Çevirmen ve yazar Rana Issa, ‘Kriz Zamanlarında Kolektif Bir Çalışmaya Doğru’ dizisi kapsamında 1940’lardan Nekbe günlerine, 1970’lerden bugüne uzanan süreçte Filistin topraklarında yaşayan şairlerin yazdığı şiirlerden bir seçki sunuyor.
Filistinliler yurtsuzlaştırılmalarının ilk günlerinden itibaren başlarına gelenleri şiirle kayıt altına almışlardır.11.Yazının Türkçe çevirisi ilk olarak K24’te yayımlandı. Yazıyı ve yazıda yer alan şiirlerden Musab Ebu Toha’nın “Tek Memleket İçin Bir Ayin: Audre Lorde’un İzinden” şiirini İngilizce aslından Yasemin Çongar çevirdi. Yazıda yer alan diğer tüm şiirleri Arapça asıllarından Mehmet Hakkı Suçin Türkçe’ye kazandırdı. İslamiyetin doğuşunun çok öncesinden başlayarak şiiri bir tarihsel kayıt, bir divan olarak gören Araplar arasında köklü bir gelenektir bu. Araplar tarih yazımıyla da ünlüdürler ama şiir, tarih yazımından farklı olarak, insanların bilinçlerine nüfuz eden, onların duygusal durumlarını kayda geçiren ve biçimlendiren bir hafıza aracıdır. Filistinli şairler Arap şairlerdir ve geniş bir coğrafyaya yayılmış olup Siyonist projeden çok daha eskilere dayanan bu poetik gelenekten esinlenmektedirler. Filistinliler şiiri hem bir divan hem de baskıya karşı bir protesto yöntemi olarak yüceltirken direnişin şiirini yazarlar. Şiiri ürettikleri gibi, şiiri öğrenirler de, ezberlerler de. Politik muhayyilelerini şiirle besler, ruhdaşlıklarını şiirle muhafaza ederler.
————
*Alıştırma A*
Filistin şiiri üzerine metinde "Çevirmen ve yazar" sözlerinden "bir seçki sunuyor." sözlerine kadar uzanan bölümü hiçbir değişiklik yapmadan olduğu gibi aktarın.
*Alıştırma B*
Kayıtlarda "As observed in" ifadesini içeren satırdan "< the dark suit jacket" ifadesini içeren satıra kadar, iki uç satır da dahil, yalnızca bu satırları yeniden yazın. Bu satırlarda "image" sözcüğünün yerine "photo" koyun, başka hiçbir şeyi değiştirmeyin.

*Veri Kayıtları*
————
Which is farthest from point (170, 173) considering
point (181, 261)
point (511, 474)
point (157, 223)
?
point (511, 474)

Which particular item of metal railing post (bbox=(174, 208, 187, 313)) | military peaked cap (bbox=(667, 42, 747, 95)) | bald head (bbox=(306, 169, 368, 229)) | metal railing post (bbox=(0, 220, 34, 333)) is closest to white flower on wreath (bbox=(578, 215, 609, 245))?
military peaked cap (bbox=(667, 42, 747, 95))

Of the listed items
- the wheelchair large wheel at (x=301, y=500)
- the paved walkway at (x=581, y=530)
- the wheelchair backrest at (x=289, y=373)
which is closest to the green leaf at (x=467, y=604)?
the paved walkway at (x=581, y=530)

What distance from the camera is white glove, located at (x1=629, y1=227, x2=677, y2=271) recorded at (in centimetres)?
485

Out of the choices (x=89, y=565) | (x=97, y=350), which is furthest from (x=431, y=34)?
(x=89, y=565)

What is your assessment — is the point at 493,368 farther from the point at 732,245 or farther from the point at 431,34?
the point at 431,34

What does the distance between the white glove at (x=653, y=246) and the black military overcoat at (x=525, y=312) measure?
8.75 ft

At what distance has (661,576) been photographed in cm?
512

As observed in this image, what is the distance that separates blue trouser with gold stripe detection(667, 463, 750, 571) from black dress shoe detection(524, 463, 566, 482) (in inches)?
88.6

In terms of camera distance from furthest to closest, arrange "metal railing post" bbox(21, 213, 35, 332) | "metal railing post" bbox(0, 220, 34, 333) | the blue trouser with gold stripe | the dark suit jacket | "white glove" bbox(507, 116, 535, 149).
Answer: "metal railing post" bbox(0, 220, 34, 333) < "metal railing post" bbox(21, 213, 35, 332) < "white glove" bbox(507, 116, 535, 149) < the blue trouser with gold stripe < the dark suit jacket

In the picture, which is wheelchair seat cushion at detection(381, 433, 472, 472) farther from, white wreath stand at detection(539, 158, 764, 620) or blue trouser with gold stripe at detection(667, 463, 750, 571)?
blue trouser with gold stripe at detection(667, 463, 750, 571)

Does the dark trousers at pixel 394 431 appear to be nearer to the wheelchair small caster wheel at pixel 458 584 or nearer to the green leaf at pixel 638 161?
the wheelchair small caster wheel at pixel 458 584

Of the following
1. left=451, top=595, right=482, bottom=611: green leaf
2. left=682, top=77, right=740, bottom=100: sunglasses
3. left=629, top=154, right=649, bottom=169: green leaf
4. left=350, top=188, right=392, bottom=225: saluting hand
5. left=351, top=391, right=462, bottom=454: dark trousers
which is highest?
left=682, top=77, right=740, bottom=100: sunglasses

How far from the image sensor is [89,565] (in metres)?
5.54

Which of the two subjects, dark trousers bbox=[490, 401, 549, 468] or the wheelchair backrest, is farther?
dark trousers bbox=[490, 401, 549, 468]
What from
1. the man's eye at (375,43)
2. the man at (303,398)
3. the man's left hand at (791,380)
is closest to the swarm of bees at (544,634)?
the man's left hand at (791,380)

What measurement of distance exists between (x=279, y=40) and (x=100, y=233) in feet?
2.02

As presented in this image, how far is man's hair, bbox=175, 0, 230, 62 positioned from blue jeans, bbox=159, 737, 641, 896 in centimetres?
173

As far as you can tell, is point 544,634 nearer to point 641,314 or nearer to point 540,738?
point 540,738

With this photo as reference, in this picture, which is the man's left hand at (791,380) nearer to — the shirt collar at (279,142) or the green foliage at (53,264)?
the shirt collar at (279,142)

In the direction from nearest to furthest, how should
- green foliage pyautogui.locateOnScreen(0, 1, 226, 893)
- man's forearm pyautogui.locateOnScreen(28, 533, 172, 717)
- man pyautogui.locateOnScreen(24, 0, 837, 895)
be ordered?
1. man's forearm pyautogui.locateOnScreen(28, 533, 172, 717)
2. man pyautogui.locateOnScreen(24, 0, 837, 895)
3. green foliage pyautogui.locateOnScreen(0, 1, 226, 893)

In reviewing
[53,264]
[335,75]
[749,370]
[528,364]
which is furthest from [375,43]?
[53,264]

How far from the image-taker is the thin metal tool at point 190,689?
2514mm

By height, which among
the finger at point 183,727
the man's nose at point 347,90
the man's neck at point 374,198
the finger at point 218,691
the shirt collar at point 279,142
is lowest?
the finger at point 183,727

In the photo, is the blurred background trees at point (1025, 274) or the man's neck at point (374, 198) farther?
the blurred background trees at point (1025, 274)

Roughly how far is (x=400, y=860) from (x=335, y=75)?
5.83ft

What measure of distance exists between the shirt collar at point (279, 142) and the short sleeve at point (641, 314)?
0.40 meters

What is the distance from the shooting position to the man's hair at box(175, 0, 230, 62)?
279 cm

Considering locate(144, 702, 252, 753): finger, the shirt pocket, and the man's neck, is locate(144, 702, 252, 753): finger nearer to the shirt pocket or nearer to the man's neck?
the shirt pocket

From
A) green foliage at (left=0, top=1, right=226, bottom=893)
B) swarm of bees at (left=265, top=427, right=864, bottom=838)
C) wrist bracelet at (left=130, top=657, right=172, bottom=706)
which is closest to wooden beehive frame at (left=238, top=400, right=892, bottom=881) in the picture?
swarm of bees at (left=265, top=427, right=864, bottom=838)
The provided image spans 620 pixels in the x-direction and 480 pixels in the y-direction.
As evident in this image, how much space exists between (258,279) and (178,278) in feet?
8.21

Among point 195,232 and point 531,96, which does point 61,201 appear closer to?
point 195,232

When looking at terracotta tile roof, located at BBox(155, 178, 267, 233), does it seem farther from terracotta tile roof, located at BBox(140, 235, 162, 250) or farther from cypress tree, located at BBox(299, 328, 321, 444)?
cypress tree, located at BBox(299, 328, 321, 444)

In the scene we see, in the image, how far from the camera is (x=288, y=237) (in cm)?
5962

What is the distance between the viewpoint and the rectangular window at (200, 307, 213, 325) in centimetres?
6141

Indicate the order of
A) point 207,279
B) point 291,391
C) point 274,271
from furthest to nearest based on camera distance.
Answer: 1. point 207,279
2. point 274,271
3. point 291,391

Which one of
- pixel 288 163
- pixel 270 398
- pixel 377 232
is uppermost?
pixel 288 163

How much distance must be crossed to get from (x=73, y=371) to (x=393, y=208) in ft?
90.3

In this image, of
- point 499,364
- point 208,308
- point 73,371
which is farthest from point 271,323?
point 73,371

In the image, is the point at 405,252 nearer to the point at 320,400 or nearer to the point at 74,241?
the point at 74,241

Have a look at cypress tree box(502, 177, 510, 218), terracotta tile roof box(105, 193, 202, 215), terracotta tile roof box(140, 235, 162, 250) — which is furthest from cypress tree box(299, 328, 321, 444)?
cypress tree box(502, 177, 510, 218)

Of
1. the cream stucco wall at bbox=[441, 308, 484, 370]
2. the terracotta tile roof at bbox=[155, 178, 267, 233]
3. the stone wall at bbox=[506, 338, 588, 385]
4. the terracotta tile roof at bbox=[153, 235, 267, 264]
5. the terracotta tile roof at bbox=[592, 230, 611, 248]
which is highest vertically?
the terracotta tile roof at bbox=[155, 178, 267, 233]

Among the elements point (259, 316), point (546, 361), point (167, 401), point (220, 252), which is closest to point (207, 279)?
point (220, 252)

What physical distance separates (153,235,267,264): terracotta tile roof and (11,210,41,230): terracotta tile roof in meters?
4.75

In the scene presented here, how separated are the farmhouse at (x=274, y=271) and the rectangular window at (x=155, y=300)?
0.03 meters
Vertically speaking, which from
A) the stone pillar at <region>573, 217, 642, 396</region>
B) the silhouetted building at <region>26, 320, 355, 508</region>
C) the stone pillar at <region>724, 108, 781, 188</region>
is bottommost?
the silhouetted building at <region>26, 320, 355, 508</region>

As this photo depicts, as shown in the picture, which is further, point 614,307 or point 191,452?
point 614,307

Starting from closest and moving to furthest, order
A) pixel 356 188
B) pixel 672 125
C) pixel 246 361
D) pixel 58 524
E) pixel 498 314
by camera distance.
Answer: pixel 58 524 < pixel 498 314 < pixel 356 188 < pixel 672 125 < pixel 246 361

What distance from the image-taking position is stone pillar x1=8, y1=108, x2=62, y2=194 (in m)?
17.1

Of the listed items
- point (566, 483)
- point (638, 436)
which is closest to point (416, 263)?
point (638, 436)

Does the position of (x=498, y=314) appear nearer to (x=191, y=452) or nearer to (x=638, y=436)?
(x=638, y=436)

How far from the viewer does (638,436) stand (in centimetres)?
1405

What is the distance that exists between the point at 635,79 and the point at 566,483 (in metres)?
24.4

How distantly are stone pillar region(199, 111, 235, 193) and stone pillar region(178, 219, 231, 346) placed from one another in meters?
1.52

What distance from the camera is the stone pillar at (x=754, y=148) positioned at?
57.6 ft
————
*Alıştırma Yanıtı A*
Çevirmen ve yazar Rana Issa, ‘Kriz Zamanlarında Kolektif Bir Çalışmaya Doğru’ dizisi kapsamında 1940’lardan Nekbe günlerine, 1970’lerden bugüne uzanan süreçte Filistin topraklarında yaşayan şairlerin yazdığı şiirlerden bir seçki sunuyor.

*Alıştırma Yanıtı B*
As observed in this photo, what is the distance that separates blue trouser with gold stripe detection(667, 463, 750, 571) from black dress shoe detection(524, 463, 566, 482) (in inches)?
88.6

In terms of camera distance from furthest to closest, arrange "metal railing post" bbox(21, 213, 35, 332) | "metal railing post" bbox(0, 220, 34, 333) | the blue trouser with gold stripe | the dark suit jacket | "white glove" bbox(507, 116, 535, 149).
Answer: "metal railing post" bbox(0, 220, 34, 333) < "metal railing post" bbox(21, 213, 35, 332) < "white glove" bbox(507, 116, 535, 149) < the blue trouser with gold stripe < the dark suit jacket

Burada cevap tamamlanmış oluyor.